The larger two funds in the family are the $23-million Redwood Diversified Equity Fund and the $30-million Redwood Diversified Income Fund, both managed by Michael Decter, a Harvard-trained economist and president of Lawrence Decter Investment Counsel Inc. in Toronto.

Decter was a deputy minister of health for Ontario under Bob Rae’s NDP government in the early 1990s and a cabinet secretary for the NDP government in Manitoba under Howard Pawley in the early 1980s. Decter is the author of four books on finance or health care; among the former are Million Dollar Strategy and The DRIP Strategy: Building your wealth one share at a time with dividend reinvestment plans.

Decter’s funds are sold by regular prospectus and he may short-sell securities equivalent to 20% of his fund’s asset value. Minimum investment is $5,000.

Redwood Diversified Equity returned 10.9% in the first quarter of 2007 (20.2% in 2006). Redwood Diversified Income returned 5.3% in the first quarter (8% in 2006).

“Our managers can enhance returns by shorting or going to cash when conditions dictate,” Clapham says. “They have the ability and the weapons to make a return, no matter what the market is doing, and that’s what Redwood is about. People are looking for downside protection and reduced volatility, and more flexibility than you find in most prospectus-sold funds.”

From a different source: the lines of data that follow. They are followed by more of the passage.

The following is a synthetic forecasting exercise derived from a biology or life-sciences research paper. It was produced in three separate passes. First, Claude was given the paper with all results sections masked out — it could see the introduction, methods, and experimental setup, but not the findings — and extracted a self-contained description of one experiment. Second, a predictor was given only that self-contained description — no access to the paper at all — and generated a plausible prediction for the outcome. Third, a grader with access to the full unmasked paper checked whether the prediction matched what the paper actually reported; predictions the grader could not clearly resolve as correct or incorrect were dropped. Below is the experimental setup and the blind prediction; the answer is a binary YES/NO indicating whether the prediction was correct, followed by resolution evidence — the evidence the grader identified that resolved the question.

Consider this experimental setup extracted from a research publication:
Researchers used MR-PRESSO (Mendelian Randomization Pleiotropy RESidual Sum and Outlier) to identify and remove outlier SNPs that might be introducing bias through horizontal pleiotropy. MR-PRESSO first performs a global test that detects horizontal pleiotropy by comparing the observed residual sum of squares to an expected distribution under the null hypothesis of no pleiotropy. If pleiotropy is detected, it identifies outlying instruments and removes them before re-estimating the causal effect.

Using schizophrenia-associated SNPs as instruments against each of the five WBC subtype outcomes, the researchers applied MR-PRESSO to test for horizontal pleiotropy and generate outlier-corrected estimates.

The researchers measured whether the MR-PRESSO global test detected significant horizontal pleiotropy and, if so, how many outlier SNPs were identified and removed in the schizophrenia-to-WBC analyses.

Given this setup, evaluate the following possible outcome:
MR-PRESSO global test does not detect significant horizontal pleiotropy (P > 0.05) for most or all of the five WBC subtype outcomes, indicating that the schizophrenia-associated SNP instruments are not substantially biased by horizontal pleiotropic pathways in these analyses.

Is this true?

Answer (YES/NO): NO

Clapham is keeping costs low in a variety of ways. While Redwood is private and does not disclose financial results, he says, it is already profitable because of his tight-fisted approach.

@page_break@His small sales team is composed of only himself and two others, and they are marketing “one broker at a time to the right people” rather than mass marketing through the media or blanket e-mails. Typically, contact is made with individually identified advi-sors at breakfast and lunch meetings rather than through large presentations to an entire firm.

About 320 advisors currently sell Redwood funds. Clapham would like to see that client base grow to about 600 brokers, each with $1 million of client assets at Redwood.

Costs are also kept low through weekly rather than daily pricing and trading of the fund units, and by not registering the funds for distribution in every province. Decter’s two funds, for example, are not available in Quebec, which saves on translation costs. “We are small and tight,” Clap-ham says. “We don’t want 40,000 brokers selling our funds, nor do we want to be the next CI Investments Inc.”

The fund family originally contained Redwood Energy Fund, but that was shut down after five months. The decision was made to focus on more flexible and broad-based funds.

“The energy market did great for awhile, but we were concerned we were catching the top of the market,” Clapham says. “Where do you go when the fun’s over? Andrew and Michael can both move their funds into energy when they see an opportunity. They can go into any sector any time, as well as large-cap, small-cap or short.”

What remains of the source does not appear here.